Persona dotata di una cultura profondissima e di una straordinaria conoscenza della tecnica cinematografica (sulla quale piacevolmente si era soffermato con esperte descrizioni) e della letteratura che la supporta e la sottende, sapeva unire a queste doti una spontanea, generosa umanità che mi aveva messo a mio agio quasi come se si trattasse di un argomentato dialogo con un interlocutore accreditato a colloquiare su temi di comune interesse.
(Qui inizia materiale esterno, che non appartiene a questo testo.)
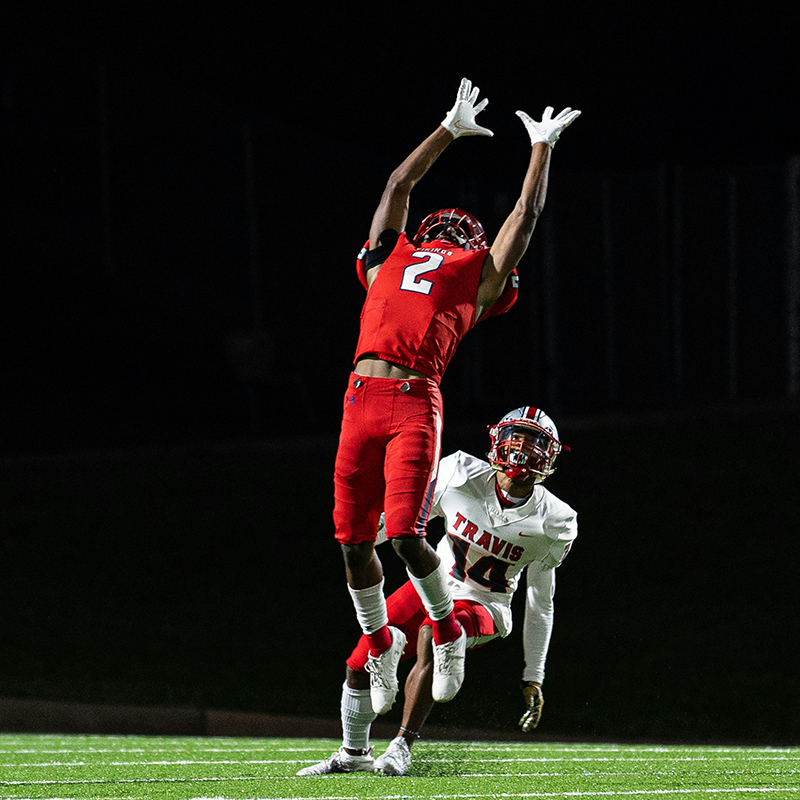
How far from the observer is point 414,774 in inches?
219

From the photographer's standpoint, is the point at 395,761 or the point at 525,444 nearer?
the point at 395,761

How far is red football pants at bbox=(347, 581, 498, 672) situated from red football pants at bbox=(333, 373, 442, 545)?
2.46ft

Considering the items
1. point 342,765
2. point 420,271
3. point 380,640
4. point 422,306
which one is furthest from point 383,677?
point 420,271

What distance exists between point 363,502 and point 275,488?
8720 millimetres

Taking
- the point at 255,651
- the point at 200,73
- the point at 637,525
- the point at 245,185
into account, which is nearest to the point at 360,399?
the point at 255,651

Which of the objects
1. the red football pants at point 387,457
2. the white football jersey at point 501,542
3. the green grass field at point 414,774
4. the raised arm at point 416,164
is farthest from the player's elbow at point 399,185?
the green grass field at point 414,774

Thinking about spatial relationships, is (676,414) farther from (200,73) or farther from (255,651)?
(200,73)

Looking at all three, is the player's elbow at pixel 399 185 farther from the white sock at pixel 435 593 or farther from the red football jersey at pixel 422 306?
the white sock at pixel 435 593

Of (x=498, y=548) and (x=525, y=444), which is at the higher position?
(x=525, y=444)

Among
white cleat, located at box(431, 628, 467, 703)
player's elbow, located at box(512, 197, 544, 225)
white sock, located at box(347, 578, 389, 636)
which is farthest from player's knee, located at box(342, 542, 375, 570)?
player's elbow, located at box(512, 197, 544, 225)

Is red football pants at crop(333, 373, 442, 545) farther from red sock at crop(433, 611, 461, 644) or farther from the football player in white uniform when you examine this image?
the football player in white uniform

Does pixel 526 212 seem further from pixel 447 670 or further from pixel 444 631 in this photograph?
pixel 447 670

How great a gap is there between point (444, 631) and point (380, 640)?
298 mm

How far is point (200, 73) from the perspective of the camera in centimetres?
1850
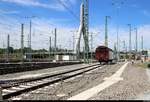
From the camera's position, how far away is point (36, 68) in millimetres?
44125

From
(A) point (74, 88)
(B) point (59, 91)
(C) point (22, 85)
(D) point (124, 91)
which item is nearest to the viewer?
(B) point (59, 91)

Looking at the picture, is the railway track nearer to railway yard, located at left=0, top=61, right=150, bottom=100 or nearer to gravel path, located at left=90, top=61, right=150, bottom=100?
railway yard, located at left=0, top=61, right=150, bottom=100

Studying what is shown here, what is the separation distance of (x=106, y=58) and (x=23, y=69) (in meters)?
35.1

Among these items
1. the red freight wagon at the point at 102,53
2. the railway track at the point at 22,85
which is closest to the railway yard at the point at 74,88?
the railway track at the point at 22,85

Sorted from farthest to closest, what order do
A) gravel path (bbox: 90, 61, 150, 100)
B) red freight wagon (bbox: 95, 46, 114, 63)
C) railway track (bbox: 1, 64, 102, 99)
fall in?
red freight wagon (bbox: 95, 46, 114, 63) < railway track (bbox: 1, 64, 102, 99) < gravel path (bbox: 90, 61, 150, 100)

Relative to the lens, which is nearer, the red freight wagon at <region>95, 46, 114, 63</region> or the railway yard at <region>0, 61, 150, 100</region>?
the railway yard at <region>0, 61, 150, 100</region>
Valorizzazione dei particolari

Un grande regista è come uno scrittore che aggiunge alla parte letteraria una trama di immagini che spiegano in senso più compiuto la storia che si vuole narrare: in questo Ettore Scola è stato maestro insuperabile perché (circondandosi di attori straordinari come Mastroianni, Sordi, Tognazzi, Sofia Loren, Monica Vitti, Manfredi, Trintignant, Giannini, Troisi ) ha saputo descrivere in modo quasi sovrapponibile alla realtà gli aspetti più caratterizzanti dell’Italia del secondo dopoguerra, penetrando la quotidianità, i sentimenti, gli amori, le passioni, il carattere della nostra gente, in quanto (uso le sue parole)… «dal neorealismo alla commedia all’italiana il nostro cinema si è distinto da quello degli altri paesi per la sua particolare attenzione alla realtà, tanto che tutta la nostra storia, dal secondo conflitto mondiale fino ad oggi è stata raccontata più dal cinema che dalla scuola. E il pubblico ha spesso riconosciuto in quei film anche la sua storia personale».
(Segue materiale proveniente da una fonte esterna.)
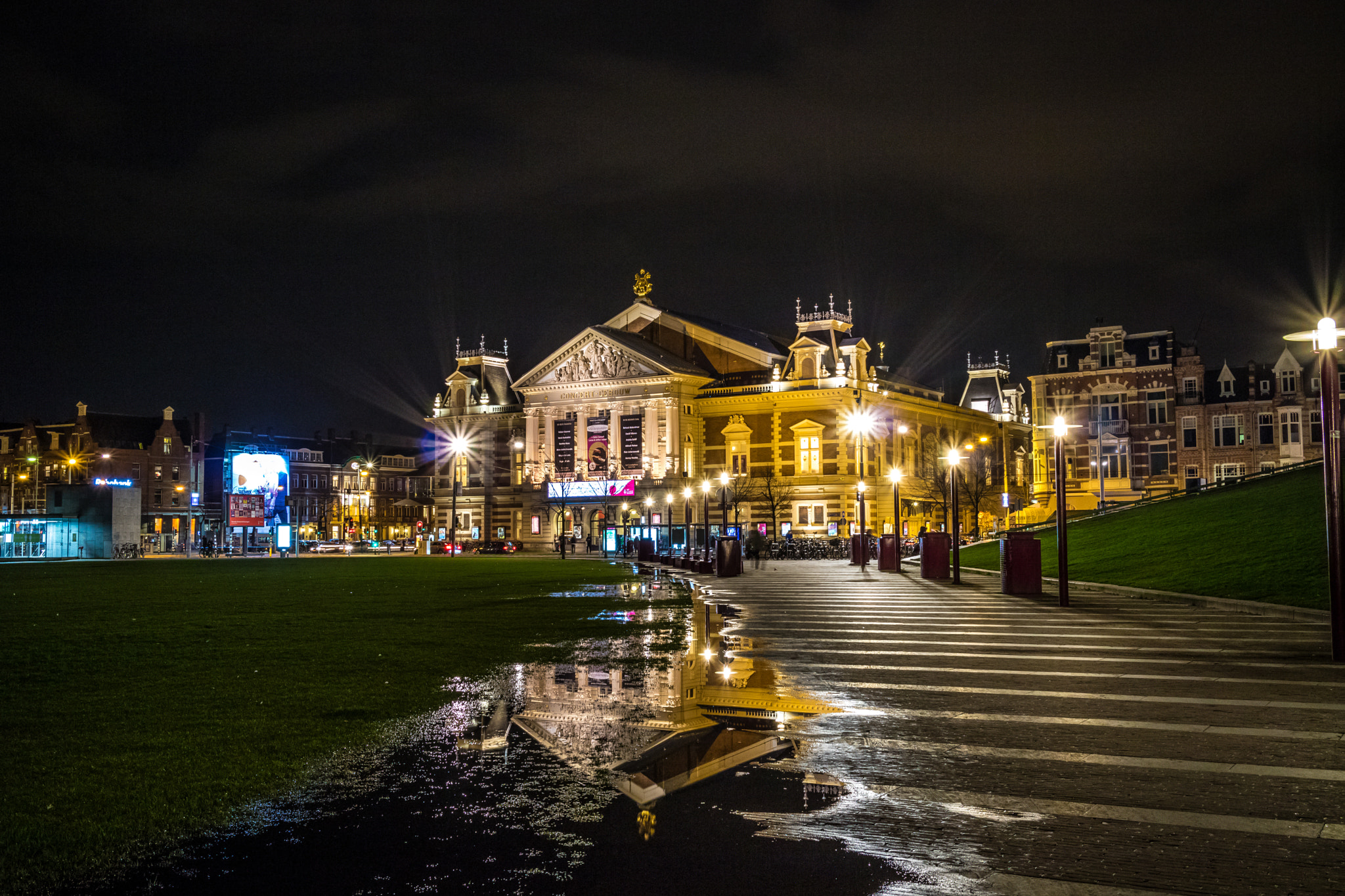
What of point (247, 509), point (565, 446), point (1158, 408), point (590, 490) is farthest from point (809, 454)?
point (247, 509)

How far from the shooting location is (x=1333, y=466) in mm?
14500

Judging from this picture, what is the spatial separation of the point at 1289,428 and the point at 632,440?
150ft

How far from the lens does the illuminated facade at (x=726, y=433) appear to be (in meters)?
81.5

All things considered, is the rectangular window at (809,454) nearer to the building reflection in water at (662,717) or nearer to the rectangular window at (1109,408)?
the rectangular window at (1109,408)

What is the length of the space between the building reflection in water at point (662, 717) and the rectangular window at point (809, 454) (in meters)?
67.7

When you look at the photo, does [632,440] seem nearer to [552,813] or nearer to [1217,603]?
[1217,603]

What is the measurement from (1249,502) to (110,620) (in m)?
32.3

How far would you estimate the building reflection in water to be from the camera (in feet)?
26.5

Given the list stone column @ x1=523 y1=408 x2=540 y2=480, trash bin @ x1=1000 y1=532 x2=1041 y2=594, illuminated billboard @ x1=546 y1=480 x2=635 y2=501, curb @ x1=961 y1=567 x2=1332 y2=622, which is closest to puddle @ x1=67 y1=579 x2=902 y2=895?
curb @ x1=961 y1=567 x2=1332 y2=622

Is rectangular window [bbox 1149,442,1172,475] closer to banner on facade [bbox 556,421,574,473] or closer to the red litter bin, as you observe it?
banner on facade [bbox 556,421,574,473]

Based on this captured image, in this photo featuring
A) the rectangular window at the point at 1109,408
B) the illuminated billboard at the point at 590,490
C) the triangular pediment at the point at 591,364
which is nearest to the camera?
the rectangular window at the point at 1109,408

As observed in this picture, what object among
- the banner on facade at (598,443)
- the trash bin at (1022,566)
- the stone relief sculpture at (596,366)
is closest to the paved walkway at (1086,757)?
the trash bin at (1022,566)

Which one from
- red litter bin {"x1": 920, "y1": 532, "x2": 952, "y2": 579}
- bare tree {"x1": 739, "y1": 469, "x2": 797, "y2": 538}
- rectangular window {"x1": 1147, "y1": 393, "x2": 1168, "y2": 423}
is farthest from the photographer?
bare tree {"x1": 739, "y1": 469, "x2": 797, "y2": 538}

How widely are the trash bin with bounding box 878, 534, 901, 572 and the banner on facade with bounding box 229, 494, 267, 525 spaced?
6661cm
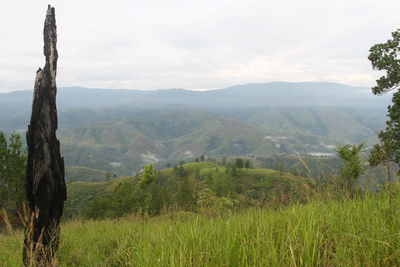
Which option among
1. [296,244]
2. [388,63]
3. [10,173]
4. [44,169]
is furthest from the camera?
[10,173]

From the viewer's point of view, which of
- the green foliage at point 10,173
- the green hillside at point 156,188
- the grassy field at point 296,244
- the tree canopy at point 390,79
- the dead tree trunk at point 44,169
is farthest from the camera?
the green hillside at point 156,188

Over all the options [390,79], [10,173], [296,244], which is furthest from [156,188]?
[296,244]

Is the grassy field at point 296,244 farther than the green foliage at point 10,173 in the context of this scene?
No

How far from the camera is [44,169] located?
14.8 feet

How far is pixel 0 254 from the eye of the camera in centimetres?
460

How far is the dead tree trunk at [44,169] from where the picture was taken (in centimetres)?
445

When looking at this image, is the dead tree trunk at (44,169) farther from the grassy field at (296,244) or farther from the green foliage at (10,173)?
the green foliage at (10,173)

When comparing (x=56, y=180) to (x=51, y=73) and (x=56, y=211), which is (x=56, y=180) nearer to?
(x=56, y=211)

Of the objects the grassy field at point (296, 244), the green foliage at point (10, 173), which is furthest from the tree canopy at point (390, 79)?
the green foliage at point (10, 173)

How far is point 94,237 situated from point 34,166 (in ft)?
8.31

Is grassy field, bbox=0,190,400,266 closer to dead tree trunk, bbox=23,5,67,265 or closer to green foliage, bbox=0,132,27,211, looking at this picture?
dead tree trunk, bbox=23,5,67,265

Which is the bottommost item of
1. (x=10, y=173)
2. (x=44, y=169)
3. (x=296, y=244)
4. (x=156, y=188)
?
(x=156, y=188)

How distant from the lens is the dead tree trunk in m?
4.45

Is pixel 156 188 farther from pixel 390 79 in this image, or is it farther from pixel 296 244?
pixel 296 244
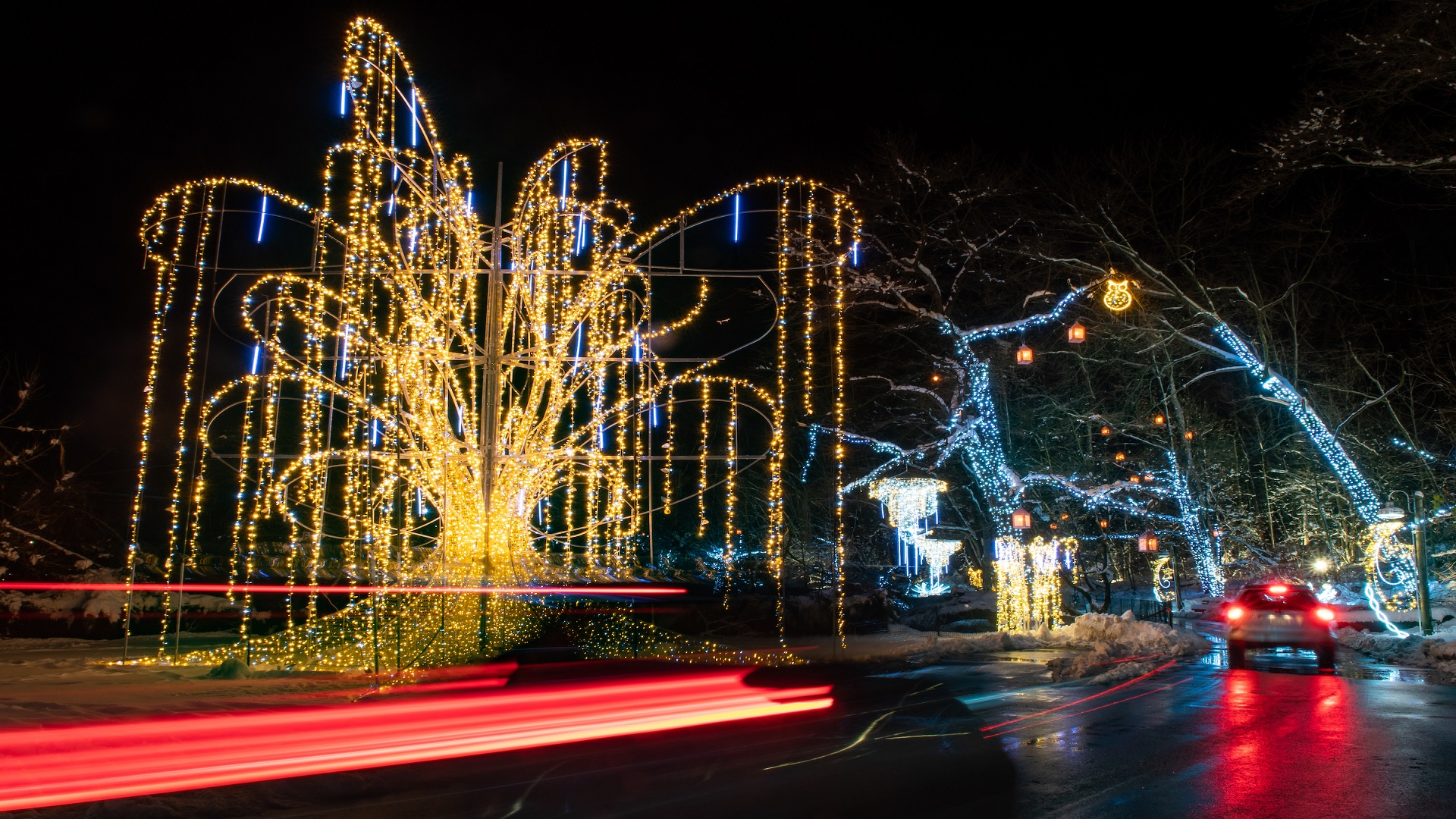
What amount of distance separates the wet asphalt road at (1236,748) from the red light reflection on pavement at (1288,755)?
0.02m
Gli avevo confessato che mi colpiva e mi intrigava nei suoi film la sua abile capacità di ambientazione, anche in contesti intimi, ristretti, quasi teatrali, dove riusciva a far emergere i profili psicologici dei personaggi, e insieme a questo lo sfondo, la cronaca che richiama la Storia e dal particolare riesce a descrivere i grandi avvenimenti valorizzando i gesti, le azioni e i vissuti di personaggi che ne sono il corollario: spiegare e far capire il tutto partendo dai dettagli. Avevo posto alla sua attenzione queste osservazioni con una certa titubanza, malcelando l’incompetenza dello sprovveduto dilettante ma con sicurezza che mi sorprese mi rispose: «I due aspetti che lei evidenzia li riconosco come miei interessi prevalenti e forse caratterizzanti. Sono tendenze istintive, personali. Ciascuno ha le sue. Lei dice che nei miei film “ognuno ritrova una parte di sé”. Non so se sia vero ma so che è stata questa l’ambizione che ha – quasi sempre – animato le cose che ho fatto. Non avendo soverchia fiducia nella mia autobiografia ho tentato allora di interpretare qualche tratto del sentire collettivo in alcune autobiografie dello spettatore».
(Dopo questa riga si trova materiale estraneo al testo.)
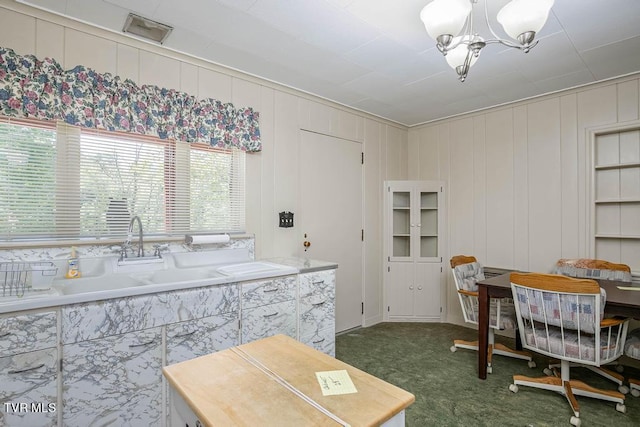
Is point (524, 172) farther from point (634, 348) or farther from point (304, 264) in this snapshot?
point (304, 264)

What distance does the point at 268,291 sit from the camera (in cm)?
241

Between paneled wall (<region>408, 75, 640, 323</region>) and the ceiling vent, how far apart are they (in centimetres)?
339

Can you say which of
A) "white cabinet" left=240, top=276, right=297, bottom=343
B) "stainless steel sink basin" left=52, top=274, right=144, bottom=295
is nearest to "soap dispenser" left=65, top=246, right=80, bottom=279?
"stainless steel sink basin" left=52, top=274, right=144, bottom=295

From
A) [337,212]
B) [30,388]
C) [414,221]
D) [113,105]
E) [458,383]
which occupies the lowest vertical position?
[458,383]

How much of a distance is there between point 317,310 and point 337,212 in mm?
1302

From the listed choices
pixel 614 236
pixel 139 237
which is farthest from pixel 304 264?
pixel 614 236

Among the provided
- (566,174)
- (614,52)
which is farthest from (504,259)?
(614,52)

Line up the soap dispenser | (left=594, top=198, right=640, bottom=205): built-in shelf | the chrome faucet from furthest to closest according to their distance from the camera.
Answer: (left=594, top=198, right=640, bottom=205): built-in shelf → the chrome faucet → the soap dispenser

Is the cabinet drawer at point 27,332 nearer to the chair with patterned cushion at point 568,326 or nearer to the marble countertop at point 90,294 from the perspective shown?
the marble countertop at point 90,294

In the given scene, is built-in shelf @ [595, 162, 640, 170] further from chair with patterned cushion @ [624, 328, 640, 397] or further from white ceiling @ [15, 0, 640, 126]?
chair with patterned cushion @ [624, 328, 640, 397]

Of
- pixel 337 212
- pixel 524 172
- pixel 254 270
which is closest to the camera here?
pixel 254 270

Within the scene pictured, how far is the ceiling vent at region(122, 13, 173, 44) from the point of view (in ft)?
6.93

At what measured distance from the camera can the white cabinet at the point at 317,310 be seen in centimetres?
265

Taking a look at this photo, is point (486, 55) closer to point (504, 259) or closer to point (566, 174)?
point (566, 174)
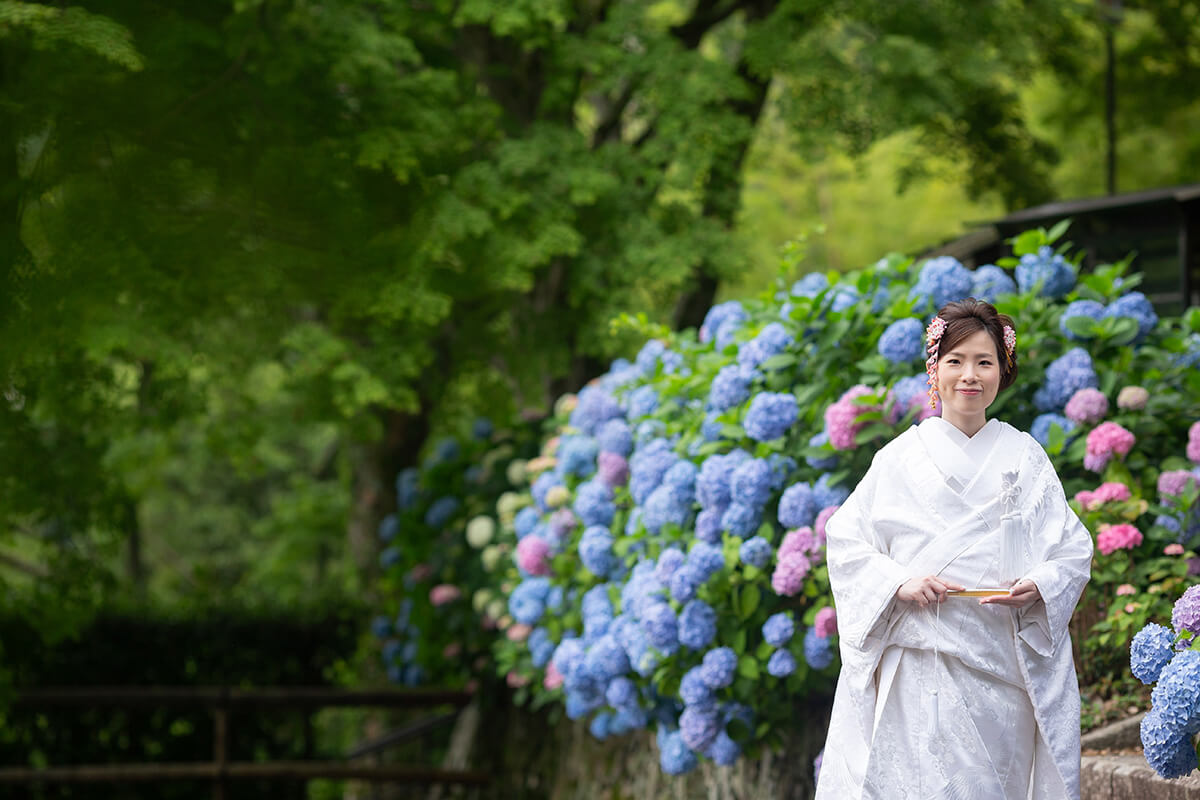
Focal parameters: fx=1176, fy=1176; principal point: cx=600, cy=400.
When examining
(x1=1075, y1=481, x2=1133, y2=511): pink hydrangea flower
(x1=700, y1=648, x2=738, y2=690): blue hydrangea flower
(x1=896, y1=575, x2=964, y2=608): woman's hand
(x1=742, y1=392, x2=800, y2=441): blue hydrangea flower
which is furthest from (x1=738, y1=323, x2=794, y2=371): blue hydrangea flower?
(x1=896, y1=575, x2=964, y2=608): woman's hand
Ci eravamo soffermati su alcune sue “pellicole” famose, come “Una giornata particolare”, di cui mi diede descrizioni e aneddoti legati ai personaggi interpretati da due primattori “unici” come Mastroianni e la Loren.

Uomo retto

Sbobinando la cassetta registrata gli avevo restituito il testo scritto (prima di mandarlo in pubblicazione) che conteneva un breve passaggio elogiativo verso la sua persona. Mi telefonò chiedendomi di togliere quel “complimento”, facendomi intendere di non amare le sviolinate e le manfrine. Avevo ben capito che si trattava di un uomo retto, tutto d’un pezzo, rigoroso, intimamente onesto con se stesso e verso il mondo.

Onestà, fiducia, speranza: le parole giuste per i giovani

Mi piace ricordare le sue parole conclusive, quasi una sorta di testamento spirituale.

«Tocca ai giovani – non fosse altro perché il loro futuro è più lungo – mandare avanti il mondo. Progetto ambizioso e oggi forse più che mai difficile per una generazione che non sembra avviata a godere di particolari vantaggi: l’eredità non è succulenta, i punti di riferimento e i modelli sono scarsi, la circolazione delle idee è caotica e non si capisce perché – visto che in realtà di idee ne circolano così poche… Le ideologie hanno tutte superato la loro data di scadenza, quanto ai ‘fulgidi esempi’ neanche a parlarne… Ma chissà che proprio in questo deserto culturale i ragazzi non riescano a rintracciare qualche vantaggio? Scegliere per loro stessi alcune parole meno imbrattate da un uso sconsiderato? Vecchie parole che tornino nuove, parole semplici del tipo onestà, pulizia, fiducia, speranza. Parole che procurino pensiero, che portino ad agire, che diventino esse stesse programma».